La démission de Tavernost crée un vide de leadership à la tête de la LFP. Les clubs de Ligue 1 attendent maintenant une nomination rapide pour assurer la stabilité. Selon les sources internes, plusieurs noms sont en discussion :

  • Jean-Pierre Rivère, ancien dirigeant d’Olympique de Marseille et actuel président de l’OM.
  • Laurent Roussey, ancien entraîneur du PSG et président du FC Nantes.
  • Patrick Kluivert, figure internationale du football, bien que moins plausible dans l’immédiat.

Indépendamment de la succession exacte, l’un des défis principaux sera de réaffirmer une vision indépendante du football français face à la pression des groupes étrangers comme beIN.


Contexte historique : la montée en puissance des médias étrangers

Ce conflit s’inscrit dans une tendance plus large : les groupes médiatiques étrangers dominent de plus en plus les droits de diffusion du football européen. Depuis l’arrivée de Sky, puis de Netflix, puis de beIN, les budgets de revente explosent, tout en fragilisant les modèles économiques locaux.

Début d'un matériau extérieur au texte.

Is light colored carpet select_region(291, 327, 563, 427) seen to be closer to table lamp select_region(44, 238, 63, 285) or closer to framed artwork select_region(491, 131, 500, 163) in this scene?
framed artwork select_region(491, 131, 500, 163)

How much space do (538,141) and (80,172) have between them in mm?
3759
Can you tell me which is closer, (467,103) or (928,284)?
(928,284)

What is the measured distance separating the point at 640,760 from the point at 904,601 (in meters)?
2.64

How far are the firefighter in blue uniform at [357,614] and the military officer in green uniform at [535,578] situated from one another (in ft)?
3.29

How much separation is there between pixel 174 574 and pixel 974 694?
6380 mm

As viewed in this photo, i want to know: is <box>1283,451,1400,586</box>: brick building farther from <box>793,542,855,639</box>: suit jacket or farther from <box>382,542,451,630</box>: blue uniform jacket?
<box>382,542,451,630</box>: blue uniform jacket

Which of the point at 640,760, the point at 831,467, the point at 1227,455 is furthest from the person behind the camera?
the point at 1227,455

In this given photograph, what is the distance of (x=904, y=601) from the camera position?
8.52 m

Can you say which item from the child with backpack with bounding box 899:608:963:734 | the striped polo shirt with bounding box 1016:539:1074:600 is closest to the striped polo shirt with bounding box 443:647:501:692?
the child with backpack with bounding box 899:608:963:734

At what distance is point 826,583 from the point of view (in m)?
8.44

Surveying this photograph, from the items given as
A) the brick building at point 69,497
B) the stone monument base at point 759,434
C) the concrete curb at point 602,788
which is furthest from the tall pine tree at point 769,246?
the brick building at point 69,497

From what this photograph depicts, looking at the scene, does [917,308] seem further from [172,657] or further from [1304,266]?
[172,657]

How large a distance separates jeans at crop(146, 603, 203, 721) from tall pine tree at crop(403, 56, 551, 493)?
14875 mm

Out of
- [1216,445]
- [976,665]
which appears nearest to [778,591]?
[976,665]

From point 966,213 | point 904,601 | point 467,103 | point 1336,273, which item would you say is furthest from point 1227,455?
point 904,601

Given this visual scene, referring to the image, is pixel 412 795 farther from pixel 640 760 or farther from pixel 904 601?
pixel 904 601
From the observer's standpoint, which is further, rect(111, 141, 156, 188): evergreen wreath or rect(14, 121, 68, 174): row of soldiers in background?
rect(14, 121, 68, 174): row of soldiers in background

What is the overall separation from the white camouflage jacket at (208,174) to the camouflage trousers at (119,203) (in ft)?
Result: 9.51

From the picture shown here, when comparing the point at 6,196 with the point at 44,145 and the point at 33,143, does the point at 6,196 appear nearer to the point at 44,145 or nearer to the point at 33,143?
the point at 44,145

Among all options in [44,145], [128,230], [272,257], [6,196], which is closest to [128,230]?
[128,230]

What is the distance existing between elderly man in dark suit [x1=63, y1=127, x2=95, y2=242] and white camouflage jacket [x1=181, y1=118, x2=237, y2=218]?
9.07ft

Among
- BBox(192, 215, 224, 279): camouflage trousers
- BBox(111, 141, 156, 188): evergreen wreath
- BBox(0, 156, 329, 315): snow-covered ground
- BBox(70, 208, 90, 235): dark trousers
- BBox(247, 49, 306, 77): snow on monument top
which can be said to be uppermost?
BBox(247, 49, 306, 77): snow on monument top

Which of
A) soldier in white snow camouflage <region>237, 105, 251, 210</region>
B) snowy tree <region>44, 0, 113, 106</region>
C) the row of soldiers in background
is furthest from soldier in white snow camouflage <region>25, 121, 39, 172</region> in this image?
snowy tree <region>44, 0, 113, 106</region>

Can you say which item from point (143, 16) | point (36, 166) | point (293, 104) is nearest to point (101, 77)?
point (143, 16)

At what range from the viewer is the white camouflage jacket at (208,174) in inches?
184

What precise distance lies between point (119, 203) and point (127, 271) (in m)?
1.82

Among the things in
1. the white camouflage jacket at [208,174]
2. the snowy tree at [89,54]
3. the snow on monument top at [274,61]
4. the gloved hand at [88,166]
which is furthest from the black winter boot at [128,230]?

En France, la LFP a toujours cherché à protéger les intérêts des clubs et des diffuseurs nationaux. Mais avec l’arrivée de Ligue 1+ — un canal dédié aux matchs exclusifs — le groupe Tavernost a tenté de renforcer son contrôle. Or, l’offre de BeIN a rendu ce projet non viable sans renoncer à une partie de la propriété des droits.


Implications économiques et sportives

Pour les clubs :

  • Une instabilité politique à la LFP pourrait retarder les nouveaux accords.
  • Certains clubs, comme Paris Saint-Germain ou Olympique de Marseille, pourraient revendiquer plus de représentation dans la gouvernance future.

Pour les fans :

  • La qualité de la diffusion pourrait être affectée si la transition vers BeIN n’est pas fluide.
  • Une baisse temporaire de l’exposition médiatique est possible.

Pour la Ligue 1 :

  • Une image de division ou de faiblesse pourrait affaiblir l’attractivité internationale du championnat.